Flying Adventure

Flying into the sunset

Take four pilots, two drones, one sensational sunset… Result? A flying dream made real

By the time I got my licence at the end of July 2021, I was desperate to fulfil one of my dreams of flying while the sun sets on a calm summer’s evening. I was desperate to do it myself as I had seen stunning footage captured by so many friends who had taken advantage of the lengthening summer evenings.

I had managed only one sunset flight in 2021 but fast forward to summer 2022 – and with 140 hours under my belt and a healthy level of confidence, I was ready to go!

It was the afternoon of 15 June. The weather was beautiful, the winds were low and I thought, “Bingo! This evening is too good to miss!”.

ready for takeoff
Sarah and co-pilot Mikey, ready for take-off

I was keen to capture some footage of the Eurofox in-flight with the use of drones, so I messaged three friends, as well as fixed-wing pilots who couldn’t resist an evening soiree at the airfield!

The squad was made up of Sheldon and Simon who operated the drones and Mikey, my co-pilot for the evening. We were also joined by one of Simon’s friends, Emma, who is a professional photographer.

Backtracking before take-off with the evening light casting long shadows

Mikey and I took off from Deanland with a couple of knots of wind at 1945 and headed to Kittyhawk. The journey was long, tiresome and lasted an entire… three minutes!

I had prior permission from the manager at Kittyhawk to operate the drones at the airfield and carefully monitored Kittyhawk’s frequency to ensure it was safe to operate, and that we had no confirmation of any aircraft PPRs.

There was barely a breeze but I assessed the windsock and chose to land on Runway 10. We taxied to the main hangar where we met the others. We had a ‘drone-off’ to see whose kit was cooler and I tried on a pair of FPV (first person view) goggles… and felt nauseous in less than 10 seconds.

We had a thorough safety briefing which involved considering and mitigating potential risks and agreeing on strict safety rules we would obey, such as drones landing immediately if any other aircraft were seen or heard (we checked with the airfield owner that there were no other aircraft PPRs).

The Eurofox picks up its tail and the sunset flight begins

The boys had a handheld radio so they could listen to my detailed and frequent radio calls. Briefing complete, Mikey and I taxied to Runway 10 for a take-off.

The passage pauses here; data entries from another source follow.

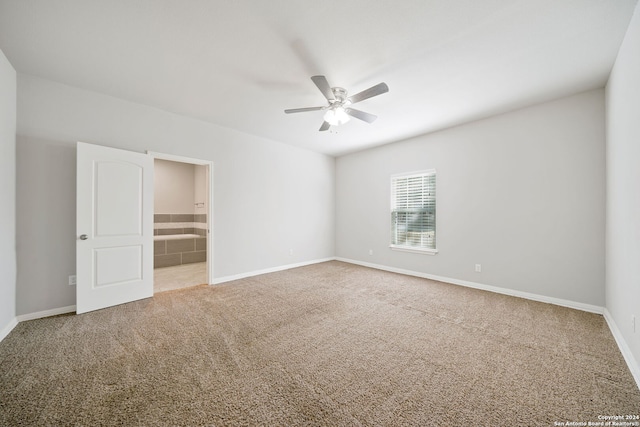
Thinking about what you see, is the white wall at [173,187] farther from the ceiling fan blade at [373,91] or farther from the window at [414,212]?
the ceiling fan blade at [373,91]

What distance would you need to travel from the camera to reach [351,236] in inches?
236

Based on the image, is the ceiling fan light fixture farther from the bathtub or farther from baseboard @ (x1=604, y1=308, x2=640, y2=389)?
the bathtub

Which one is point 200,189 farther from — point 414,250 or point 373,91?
point 373,91

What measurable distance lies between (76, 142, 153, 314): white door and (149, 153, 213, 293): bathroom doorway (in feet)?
4.58

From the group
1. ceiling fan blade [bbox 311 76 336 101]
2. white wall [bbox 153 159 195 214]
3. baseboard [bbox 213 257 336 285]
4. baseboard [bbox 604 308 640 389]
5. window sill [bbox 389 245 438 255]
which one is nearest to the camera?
baseboard [bbox 604 308 640 389]

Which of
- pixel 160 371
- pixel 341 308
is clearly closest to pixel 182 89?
pixel 160 371

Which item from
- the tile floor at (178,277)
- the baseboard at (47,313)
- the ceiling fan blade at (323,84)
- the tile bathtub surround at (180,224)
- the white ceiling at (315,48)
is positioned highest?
the white ceiling at (315,48)

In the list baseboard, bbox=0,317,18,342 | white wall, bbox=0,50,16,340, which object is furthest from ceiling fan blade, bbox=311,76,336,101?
baseboard, bbox=0,317,18,342

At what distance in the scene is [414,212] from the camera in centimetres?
486

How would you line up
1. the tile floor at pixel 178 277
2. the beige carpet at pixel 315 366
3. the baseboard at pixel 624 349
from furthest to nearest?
the tile floor at pixel 178 277, the baseboard at pixel 624 349, the beige carpet at pixel 315 366

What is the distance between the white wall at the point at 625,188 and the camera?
73.5 inches

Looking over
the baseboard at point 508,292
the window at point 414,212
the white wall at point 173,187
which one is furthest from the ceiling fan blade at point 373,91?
the white wall at point 173,187

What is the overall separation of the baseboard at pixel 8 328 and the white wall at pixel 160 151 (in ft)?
0.43

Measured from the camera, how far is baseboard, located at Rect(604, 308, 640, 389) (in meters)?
1.79
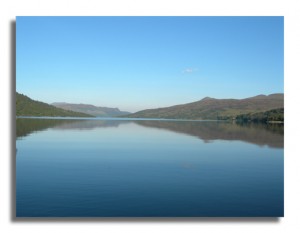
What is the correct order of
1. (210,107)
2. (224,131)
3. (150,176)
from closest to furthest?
(150,176) < (210,107) < (224,131)

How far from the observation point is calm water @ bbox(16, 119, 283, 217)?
7461 millimetres

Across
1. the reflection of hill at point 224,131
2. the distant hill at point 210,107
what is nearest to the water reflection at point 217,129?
the reflection of hill at point 224,131

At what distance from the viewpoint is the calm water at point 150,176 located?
24.5 ft

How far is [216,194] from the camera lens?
8406mm

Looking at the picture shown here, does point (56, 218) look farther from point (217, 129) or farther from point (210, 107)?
point (217, 129)

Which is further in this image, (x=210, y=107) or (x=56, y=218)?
(x=210, y=107)

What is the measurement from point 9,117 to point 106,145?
30.9 ft

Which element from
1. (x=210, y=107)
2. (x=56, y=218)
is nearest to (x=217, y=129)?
(x=210, y=107)

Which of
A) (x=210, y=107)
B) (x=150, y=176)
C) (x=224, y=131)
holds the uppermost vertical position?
(x=210, y=107)

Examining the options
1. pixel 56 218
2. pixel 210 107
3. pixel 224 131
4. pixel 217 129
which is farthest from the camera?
pixel 224 131

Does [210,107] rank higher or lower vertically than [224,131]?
higher

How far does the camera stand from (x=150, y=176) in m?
10.1

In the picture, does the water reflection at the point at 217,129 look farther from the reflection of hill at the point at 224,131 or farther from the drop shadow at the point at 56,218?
the drop shadow at the point at 56,218

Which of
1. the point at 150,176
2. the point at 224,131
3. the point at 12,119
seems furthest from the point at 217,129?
the point at 12,119
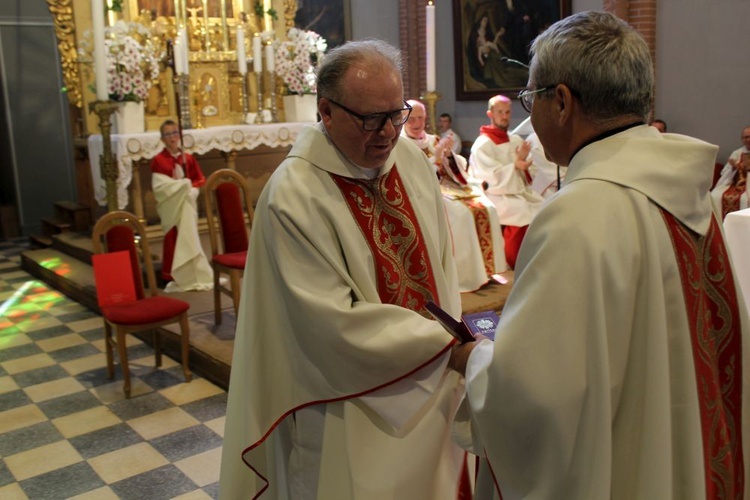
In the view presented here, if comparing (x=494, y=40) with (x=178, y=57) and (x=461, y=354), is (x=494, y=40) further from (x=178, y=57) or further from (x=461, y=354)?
(x=461, y=354)

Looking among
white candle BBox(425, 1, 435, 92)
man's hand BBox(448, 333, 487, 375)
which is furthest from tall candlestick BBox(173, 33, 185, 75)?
man's hand BBox(448, 333, 487, 375)

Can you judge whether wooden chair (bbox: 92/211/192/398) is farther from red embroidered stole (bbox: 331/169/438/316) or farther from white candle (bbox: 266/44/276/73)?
white candle (bbox: 266/44/276/73)

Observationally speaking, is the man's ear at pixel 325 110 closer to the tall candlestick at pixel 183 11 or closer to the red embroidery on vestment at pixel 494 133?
the red embroidery on vestment at pixel 494 133

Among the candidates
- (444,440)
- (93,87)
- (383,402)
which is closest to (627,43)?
(383,402)

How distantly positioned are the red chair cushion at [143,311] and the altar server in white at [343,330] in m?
2.49

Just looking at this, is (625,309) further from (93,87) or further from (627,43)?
(93,87)

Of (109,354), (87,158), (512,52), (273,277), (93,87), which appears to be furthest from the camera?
(512,52)

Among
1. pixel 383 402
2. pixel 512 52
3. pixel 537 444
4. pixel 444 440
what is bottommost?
pixel 444 440

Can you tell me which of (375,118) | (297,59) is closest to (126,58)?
(297,59)

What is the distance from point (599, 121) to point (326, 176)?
947mm

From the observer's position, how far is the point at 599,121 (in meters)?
1.41

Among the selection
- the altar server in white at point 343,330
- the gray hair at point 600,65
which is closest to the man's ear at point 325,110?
the altar server in white at point 343,330

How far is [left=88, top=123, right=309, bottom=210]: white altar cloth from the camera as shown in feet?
22.7

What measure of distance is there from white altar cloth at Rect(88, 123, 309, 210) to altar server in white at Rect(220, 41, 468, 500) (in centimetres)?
507
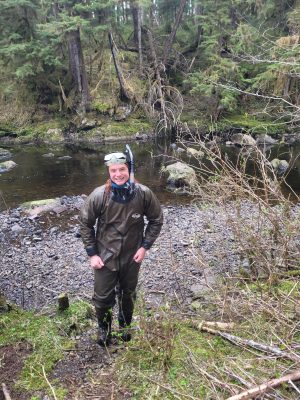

I flew a circuit and landed back down on Runway 10 where I was given instructions to do it again because someone had forgotten to press record (all the gear and no idea, hey…).

I hadn’t flown the tailwheel EuroFox for a couple of weeks and it felt great! Taildraggin’ appealed to me very early on in my training and I’m chuffed to have been able to fly this machine for more than a year.

I call it the ‘little rocket’ – it climbs like a bat out of Hell and handles beautifully. I learned early on during my tailwheel rating that tailwheel flying requires a certain respect and definitely some more focused concentration.

During final approach, I sing, “Feet, feet, feet, remember your flippin’ feet!”. You know what they say, you haven’t finished flying a taildragger until it’s in the hangar!

low approach
Low approach and go-around

I took advantage of the low winds and with nobody else flying I decided to land on every runway at Kittyhawk.

I landed on Runway 10, back tracked and taxied down to Runway 16 to take-off.

After landing on Runway 16, I swung the tail around on one wheel (ah, the beauty of the taildragger) and took off from Runway 34!

I came in to land on Runway 34 and had to side-slip down to short final to lose some height. I was floating and decided to go-around since I wouldn’t have made the first third of the runway… I had a slight tailwind!

Landing mid-runway

After an hour of circuits and a full stop landing on Runway 10, the crew said they had some good footage. It was 2100 and I offered to fly the photographer Emma back to Deanland with me, it was her first time in a light aircraft!

She climbed into the small cockpit of the Eurofox and I briefed her on emergency procedures. It was getting dark at this point and with sunset at 2115, I had until 2145 to be on the ground at Deanland.

I decided the three minute flight to Deanland wouldn’t be enough for a ‘first timer’ so we took off and routed towards Lewes to extend the flight.

We landed at Deanland at 2132 which is the latest I have ever landed! The sky was a beautiful pink at this point.

What a flight! What a sky!

The evening was a success and definitely one to remember!

I practised my tailwheel take-offs and landings, got some amazing footage and witnessed the most beautiful sunset.

An evening in the sky is an evening well spent. Thanks must be said to Mikey, Sheldon, Simon and Emma for their company and expertise!